=== The data ===

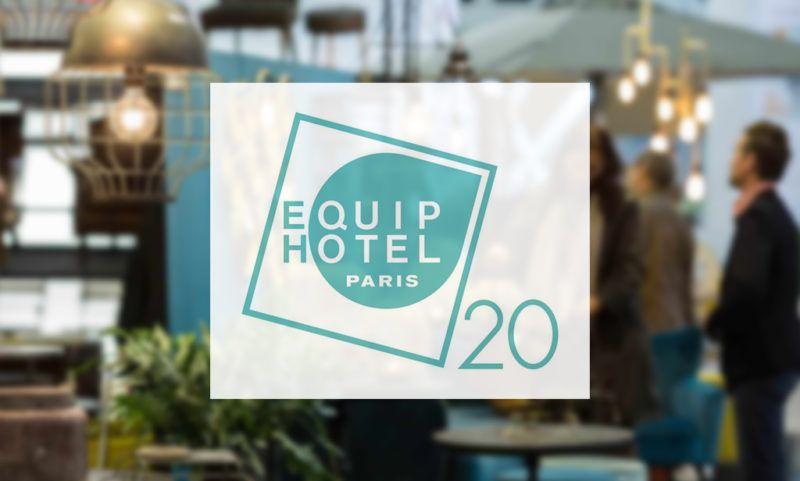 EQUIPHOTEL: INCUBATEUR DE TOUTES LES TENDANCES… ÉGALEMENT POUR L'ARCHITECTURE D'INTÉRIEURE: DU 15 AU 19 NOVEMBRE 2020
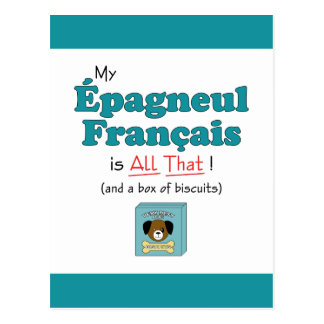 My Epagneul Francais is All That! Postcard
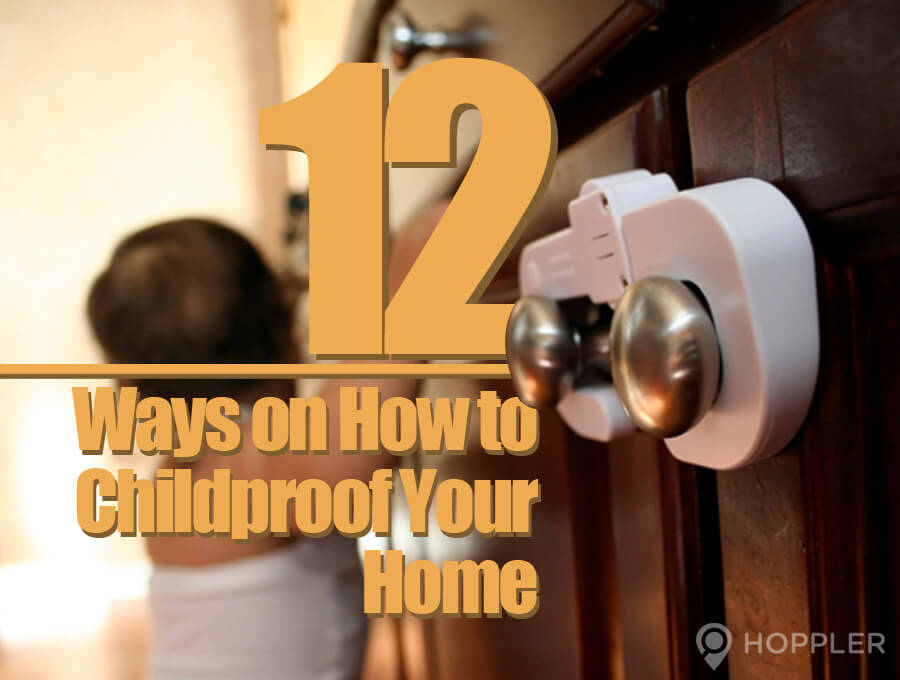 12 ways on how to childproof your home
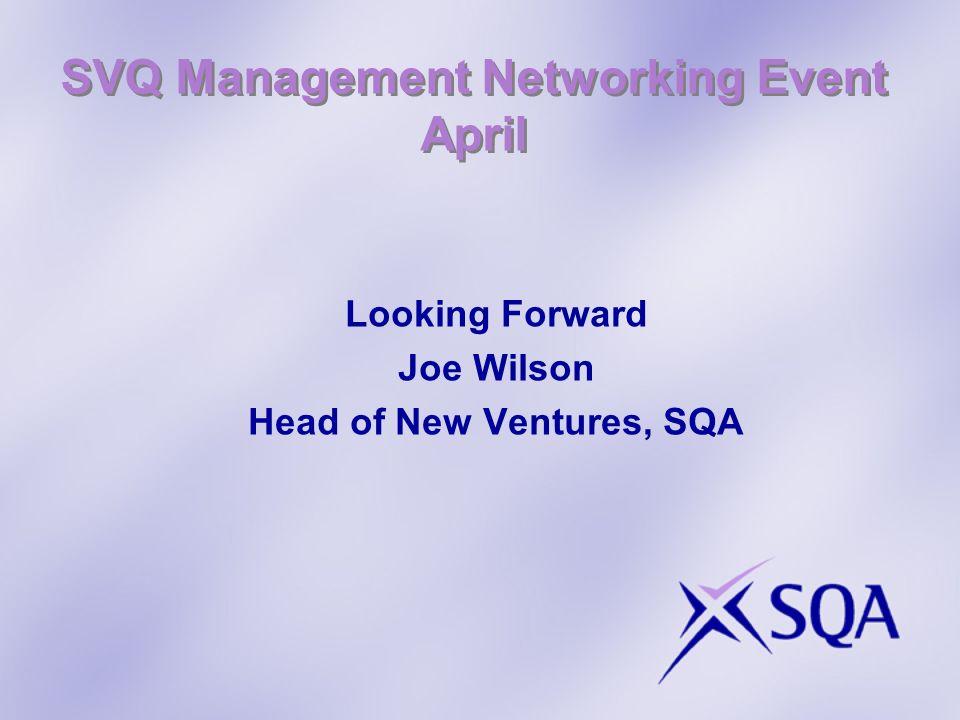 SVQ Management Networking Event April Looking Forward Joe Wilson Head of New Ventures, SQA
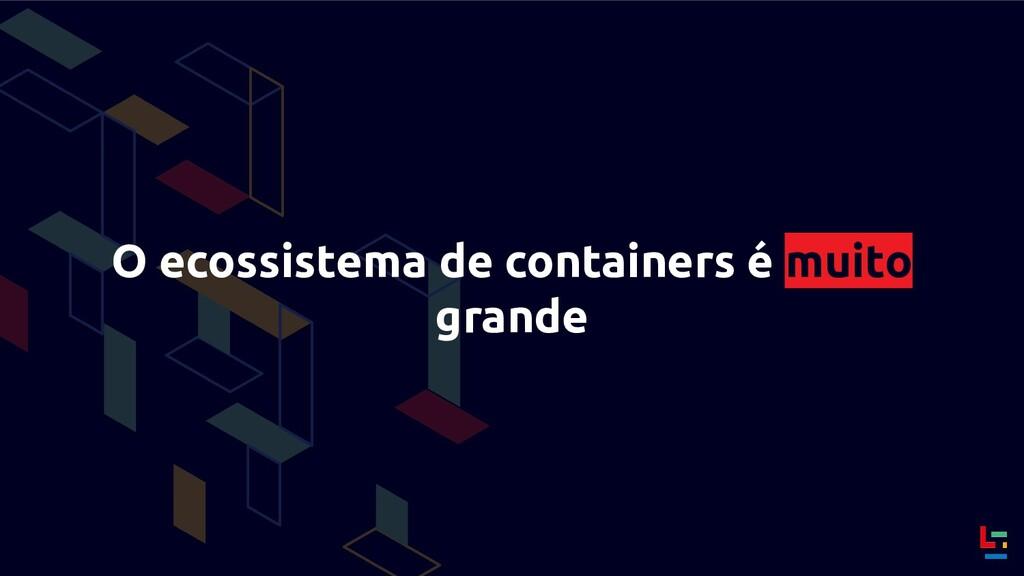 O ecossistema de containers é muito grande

===

**Work item**. Give an exact copy of the material, leaving out every picture.

**Response area**.
 EQUIPHOTEL: INCUBATEUR DE TOUTES LES TENDANCES… ÉGALEMENT POUR L'ARCHITECTURE D'INTÉRIEURE: DU 15 AU 19 NOVEMBRE 2020
 My Epagneul Francais is All That! Postcard
 12 ways on how to childproof your home
 SVQ Management Networking Event April Looking Forward Joe Wilson Head of New Ventures, SQA
 O ecossistema de containers é muito grande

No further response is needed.